Culture

Presidential Candidate Lawrence Lessig by the Numbers

Everything you wanted to know about the most interesting guy who isn't going to win.

Flickr.com/Jo Ito

Lawrence Lessig’s presidency would be, if it came to that, an act of patriotic seppuku. Lessig, after all, is no politician — in fact he’s the closest thing to the opposite of a politician, a guy with a clear non-negotiable goal. What does the Harvard University law professor want? To rejigger political districts so voters aren’t given geographically undue weight and to enacting campaign finance reform. When does he want to do that? Early 2016 would suit him just fine. His campaign platform, such as it is, consists of those two policy solutions and the promise to resign after accomplishing those goals and hand over the presidential reins to the next Democratic woman (or maybe man?) in line.

That changing the way money is wielded in campaigns is so toxic it has formed an unlikely duet this political season: Lessig might not see eye-to-eye with Donald Trump about much, but he applauds Trump’s wildcard willingness to talk about campaign finance reform. Trump’s execution, in practice, maybe not so much — but the Donald is a household name, whereas Larry never hosted a reality TV show. So who is Lawrence Lessig? Here he is, by the numbers:

$5 million: The amount of money Lessig raised to start the super-pac Mayday in 2014 in order to help support finance-reform candidates.

$1 million: Amount of cash Lessig says his campaign must raise by Labor Day. If he doesn’t hit that number — and this really is a Kickstarter campaign at its core — he’ll refund donors and head back to Cambridge.

306: Pages in his free-to-download book, Free Culture, in which he explains that the expanded powers of copyrights have decreased the freedom of our culture. In the book, he also forecasts that a deal between DreamWorks and Mike Myers to splice the comedian into old movies is a good idea. Given that it came out a half decade before The Love Guru, you’ve got to be impressed with the man’s ability to extrapolate.

13: How many years Creative Commons, the free-to-public copyright licence Lawrence Lessig helped create, has been around.

6: The number of spaces Bernie Sanders moved up campaign finance reform on his platform (to #2), which Lessig says is his influence.

Very small number: The odds of Lessig pulling this presidential campaign thing off. The end of gerrymandering is, admittedly, not a sexy pitch, and the idea that a president would purposefully resign after just a few days is (and Lessig would probably agree) a rather oddly-shaped pill for the American public to swallow. But as one scruffy-lookin’ nerf-herder once said, never tell me the odds.

• • • • • • •

WORK ORDER:
Reproduce the stretch of the Lessig article from "That changing the" through "back to Cambridge.", word for word. The rows below the article about Lawrence Lessig come from a separate source.

MATERIAL PROVIDED:
• • • • • • •

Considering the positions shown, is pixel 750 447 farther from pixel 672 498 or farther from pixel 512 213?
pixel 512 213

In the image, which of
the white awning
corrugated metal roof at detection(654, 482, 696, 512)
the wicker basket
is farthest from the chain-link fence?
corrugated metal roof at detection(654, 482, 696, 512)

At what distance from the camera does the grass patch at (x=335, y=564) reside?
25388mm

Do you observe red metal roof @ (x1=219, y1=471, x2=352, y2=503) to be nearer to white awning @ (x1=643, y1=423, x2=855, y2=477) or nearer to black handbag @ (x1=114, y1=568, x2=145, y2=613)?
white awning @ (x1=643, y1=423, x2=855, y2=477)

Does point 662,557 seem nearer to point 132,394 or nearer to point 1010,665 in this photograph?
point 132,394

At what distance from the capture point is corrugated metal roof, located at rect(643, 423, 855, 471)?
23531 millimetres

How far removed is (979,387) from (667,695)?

• • • • • • •

ANSWER TO THE EXERCISE:
That changing the way money is wielded in campaigns is so toxic it has formed an unlikely duet this political season: Lessig might not see eye-to-eye with Donald Trump about much, but he applauds Trump’s wildcard willingness to talk about campaign finance reform. Trump’s execution, in practice, maybe not so much — but the Donald is a household name, whereas Larry never hosted a reality TV show. So who is Lawrence Lessig? Here he is, by the numbers:

$5 million: The amount of money Lessig raised to start the super-pac Mayday in 2014 in order to help support finance-reform candidates.

$1 million: Amount of cash Lessig says his campaign must raise by Labor Day. If he doesn’t hit that number — and this really is a Kickstarter campaign at its core — he’ll refund donors and head back to Cambridge.